● Text:
^^^^^^^^^^^^^^^^

Song composition is done by Sahir Ali Bagga and Sohail Haider while background music is given by Mohsin AllahDitta who chose singers like Bushra Ansari, Hadiqa Kiani and Farhan Saeed for singing. It was Insari and Kiani's second collaboration after Pakistan Idol. Kiani and Saeed collaborated on the title song and also provided the vocals for the characters of Meeran and Arsh (portrayed by Saeed). There were discussions laid on its time slot, previously it was announced that the show will air on Saturdays replacing Durad's Gul-e-Rana. However, due to promotional reasons and Slot importance the show was given time slot of Sundays, 8:00 pm, whereas the long running series, Abroo was given a time slot of Saturdays. Udaari was initially planned to be released in 2017 after completion of filming but Duraid decided to release it in 2016 to For higher ratings to her channel. It was released in April and was planned to end along with Hum TV's Mann Mayal thereby both the shows were slotted to maintain Sunday and Monday slots to bring higher Television Rating Points (TRP) to them for the future.

^^^^^^^^^^^^^^^^

[Dataset entries]
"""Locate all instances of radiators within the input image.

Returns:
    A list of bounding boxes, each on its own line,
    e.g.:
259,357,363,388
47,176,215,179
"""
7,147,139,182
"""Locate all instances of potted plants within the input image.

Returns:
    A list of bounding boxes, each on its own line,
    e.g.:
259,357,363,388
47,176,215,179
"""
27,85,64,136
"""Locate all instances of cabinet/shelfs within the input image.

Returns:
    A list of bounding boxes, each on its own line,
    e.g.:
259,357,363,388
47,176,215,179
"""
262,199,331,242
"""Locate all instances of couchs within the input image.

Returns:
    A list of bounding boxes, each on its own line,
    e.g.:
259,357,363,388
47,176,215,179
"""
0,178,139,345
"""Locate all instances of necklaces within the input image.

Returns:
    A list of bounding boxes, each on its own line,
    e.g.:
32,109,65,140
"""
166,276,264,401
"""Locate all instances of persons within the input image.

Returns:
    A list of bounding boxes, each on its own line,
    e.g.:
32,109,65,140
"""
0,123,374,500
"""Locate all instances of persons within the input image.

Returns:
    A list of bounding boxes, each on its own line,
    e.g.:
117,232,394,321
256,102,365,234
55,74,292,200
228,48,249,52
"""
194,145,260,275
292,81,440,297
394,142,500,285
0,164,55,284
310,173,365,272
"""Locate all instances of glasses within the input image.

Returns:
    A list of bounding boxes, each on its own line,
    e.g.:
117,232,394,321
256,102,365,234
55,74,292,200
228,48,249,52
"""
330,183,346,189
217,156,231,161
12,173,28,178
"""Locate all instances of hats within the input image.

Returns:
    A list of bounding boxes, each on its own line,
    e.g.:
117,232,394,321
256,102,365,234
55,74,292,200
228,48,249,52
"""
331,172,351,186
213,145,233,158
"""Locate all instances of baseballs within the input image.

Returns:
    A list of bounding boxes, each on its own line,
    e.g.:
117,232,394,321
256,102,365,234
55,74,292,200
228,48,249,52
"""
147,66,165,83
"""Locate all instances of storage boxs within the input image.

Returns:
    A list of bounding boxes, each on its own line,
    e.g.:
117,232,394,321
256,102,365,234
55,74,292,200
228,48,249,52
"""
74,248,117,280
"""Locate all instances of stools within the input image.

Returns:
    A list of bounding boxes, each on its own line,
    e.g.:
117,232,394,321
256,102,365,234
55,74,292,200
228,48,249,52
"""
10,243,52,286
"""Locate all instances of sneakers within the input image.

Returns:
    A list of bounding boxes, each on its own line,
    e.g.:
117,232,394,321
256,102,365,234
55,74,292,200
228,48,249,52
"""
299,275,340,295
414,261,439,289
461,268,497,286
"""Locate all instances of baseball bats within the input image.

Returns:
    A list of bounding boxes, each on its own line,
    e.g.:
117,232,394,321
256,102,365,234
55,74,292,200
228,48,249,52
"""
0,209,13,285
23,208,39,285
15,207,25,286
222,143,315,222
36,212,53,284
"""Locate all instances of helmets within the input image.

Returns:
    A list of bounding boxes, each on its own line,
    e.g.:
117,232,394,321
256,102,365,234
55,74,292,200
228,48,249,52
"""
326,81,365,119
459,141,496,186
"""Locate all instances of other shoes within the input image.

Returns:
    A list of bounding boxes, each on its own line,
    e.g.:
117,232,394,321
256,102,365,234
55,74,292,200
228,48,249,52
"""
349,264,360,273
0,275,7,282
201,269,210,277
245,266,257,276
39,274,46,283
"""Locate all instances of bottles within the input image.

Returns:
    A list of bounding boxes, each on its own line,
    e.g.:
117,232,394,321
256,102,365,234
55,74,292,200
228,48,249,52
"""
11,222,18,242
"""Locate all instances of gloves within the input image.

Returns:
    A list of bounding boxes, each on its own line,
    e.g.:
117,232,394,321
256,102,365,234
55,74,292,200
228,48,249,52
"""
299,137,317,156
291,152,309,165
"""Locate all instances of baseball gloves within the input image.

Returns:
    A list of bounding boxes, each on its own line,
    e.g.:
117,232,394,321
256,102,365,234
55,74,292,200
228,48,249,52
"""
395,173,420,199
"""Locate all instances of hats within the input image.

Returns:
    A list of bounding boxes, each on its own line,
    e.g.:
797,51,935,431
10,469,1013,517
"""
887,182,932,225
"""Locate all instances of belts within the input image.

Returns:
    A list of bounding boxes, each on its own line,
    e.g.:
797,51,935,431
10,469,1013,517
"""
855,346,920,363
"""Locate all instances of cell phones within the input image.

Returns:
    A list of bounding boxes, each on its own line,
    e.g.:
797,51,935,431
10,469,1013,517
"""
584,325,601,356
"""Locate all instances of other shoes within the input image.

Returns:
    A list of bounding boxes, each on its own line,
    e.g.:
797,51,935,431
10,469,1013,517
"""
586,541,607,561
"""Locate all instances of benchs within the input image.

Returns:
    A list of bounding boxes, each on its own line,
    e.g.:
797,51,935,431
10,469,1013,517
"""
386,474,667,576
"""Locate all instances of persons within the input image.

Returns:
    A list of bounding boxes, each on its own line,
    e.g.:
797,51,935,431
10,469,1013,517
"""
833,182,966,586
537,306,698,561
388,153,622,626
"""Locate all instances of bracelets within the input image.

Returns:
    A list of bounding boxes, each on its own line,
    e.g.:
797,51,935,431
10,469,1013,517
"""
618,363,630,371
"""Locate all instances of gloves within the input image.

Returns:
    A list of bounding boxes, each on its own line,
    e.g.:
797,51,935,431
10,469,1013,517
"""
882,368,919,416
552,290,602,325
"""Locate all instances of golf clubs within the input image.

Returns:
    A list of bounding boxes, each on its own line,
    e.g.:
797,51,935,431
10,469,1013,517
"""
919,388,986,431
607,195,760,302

^^^^^^^^^^^^^^^^

● Written exercise 1: Summarize the text on the show Udaari in two sentences.
● Written exercise 2: Write the next part of the text about the show Udaari, picking up after its final sentence.
These records have nothing to do with the text.

● Task result 1: Sahir Ali Bagga and Sohail Haider composed the songs for Udaari, Mohsin AllahDitta gave the background music, and the singers included Bushra Ansari, Hadiqa Kiani and Farhan Saeed. First announced for Saturdays, the show was instead given Sundays at 8:00 pm, released in April, and planned to end along with Hum TV's Mann Mayal.

● Task result 2:
Casting

Producer, writer and Director mutually chose the cast which includes Bushra Ansari, Samiya Mumtaz, Ahsan Khan, Urwa Hocane, Farhan Saeed and Hina Altaf Khan and Areesha Ahsan to play the leading roles of Sheedhan, Sajida, Imtiaz, Meera, Arsh and Zebo.

Veteran Actress Bushra Ansari was cast to portray the role of Rashida Bibi after her appraisal for her role in Kis Ki Ayeegi Baraat series, and Bilqees Kaur. The actress received critical acclaim within the pilot episode, according to her, this role was a challenge.

Urwa Hocane and Farhan Saeed marked their second appearance together as a couple being previously acted in Ary Digital's Mere Ajnaabi.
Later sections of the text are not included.